(Records of scene-based questions)
◇ ◇ ◇ ◇ ◇

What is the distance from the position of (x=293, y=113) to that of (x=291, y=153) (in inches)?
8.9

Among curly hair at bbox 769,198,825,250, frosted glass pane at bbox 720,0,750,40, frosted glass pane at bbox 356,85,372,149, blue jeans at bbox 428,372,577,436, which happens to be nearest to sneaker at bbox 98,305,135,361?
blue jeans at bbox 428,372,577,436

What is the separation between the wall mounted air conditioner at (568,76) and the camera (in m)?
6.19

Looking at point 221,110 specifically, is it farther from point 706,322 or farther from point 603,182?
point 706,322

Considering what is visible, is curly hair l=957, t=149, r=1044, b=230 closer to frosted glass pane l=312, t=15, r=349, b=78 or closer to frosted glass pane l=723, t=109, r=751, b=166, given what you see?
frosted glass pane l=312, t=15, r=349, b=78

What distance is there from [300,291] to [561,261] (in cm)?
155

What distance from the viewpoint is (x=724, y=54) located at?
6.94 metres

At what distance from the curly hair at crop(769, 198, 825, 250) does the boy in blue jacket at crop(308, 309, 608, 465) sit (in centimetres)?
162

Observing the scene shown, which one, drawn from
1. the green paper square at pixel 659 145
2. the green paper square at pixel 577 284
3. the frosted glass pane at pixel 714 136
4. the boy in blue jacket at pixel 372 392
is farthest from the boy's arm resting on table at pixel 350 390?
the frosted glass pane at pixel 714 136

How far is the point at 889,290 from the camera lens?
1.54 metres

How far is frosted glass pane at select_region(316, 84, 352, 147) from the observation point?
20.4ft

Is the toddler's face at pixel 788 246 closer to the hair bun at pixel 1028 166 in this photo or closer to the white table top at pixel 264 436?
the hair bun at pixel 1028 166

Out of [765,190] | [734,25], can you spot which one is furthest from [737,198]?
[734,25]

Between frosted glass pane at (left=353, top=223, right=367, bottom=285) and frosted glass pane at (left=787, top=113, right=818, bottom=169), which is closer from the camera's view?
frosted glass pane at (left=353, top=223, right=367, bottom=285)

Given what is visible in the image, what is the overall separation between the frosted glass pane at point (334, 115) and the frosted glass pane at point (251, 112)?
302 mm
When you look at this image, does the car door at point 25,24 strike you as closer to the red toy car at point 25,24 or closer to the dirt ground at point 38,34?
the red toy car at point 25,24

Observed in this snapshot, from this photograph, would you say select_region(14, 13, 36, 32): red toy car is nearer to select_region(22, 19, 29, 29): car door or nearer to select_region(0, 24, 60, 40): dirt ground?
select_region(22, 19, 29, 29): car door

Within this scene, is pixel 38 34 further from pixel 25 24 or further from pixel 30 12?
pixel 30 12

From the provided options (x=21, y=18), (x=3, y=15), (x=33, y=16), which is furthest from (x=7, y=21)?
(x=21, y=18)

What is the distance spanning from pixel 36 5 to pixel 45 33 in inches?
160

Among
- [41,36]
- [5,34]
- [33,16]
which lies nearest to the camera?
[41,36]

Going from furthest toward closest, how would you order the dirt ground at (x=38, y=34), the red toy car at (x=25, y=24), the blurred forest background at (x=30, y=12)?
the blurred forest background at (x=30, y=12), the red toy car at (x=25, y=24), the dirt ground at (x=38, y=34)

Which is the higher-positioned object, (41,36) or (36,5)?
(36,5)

◇ ◇ ◇ ◇ ◇

• Exercise brief
Copy out word for word the lines above, starting with the line that contains "What is the distance spanning" and running through the end of the records, both ends included.

• Response
What is the distance spanning from pixel 36 5 to pixel 45 33 in inches?
160

Among
- [41,36]
- [5,34]
- [33,16]
which lies nearest to the camera?
[41,36]

Going from furthest toward closest, how would you order the dirt ground at (x=38, y=34), the red toy car at (x=25, y=24), the blurred forest background at (x=30, y=12)?
the blurred forest background at (x=30, y=12), the red toy car at (x=25, y=24), the dirt ground at (x=38, y=34)

Which is the higher-positioned object, (41,36) or (36,5)?
(36,5)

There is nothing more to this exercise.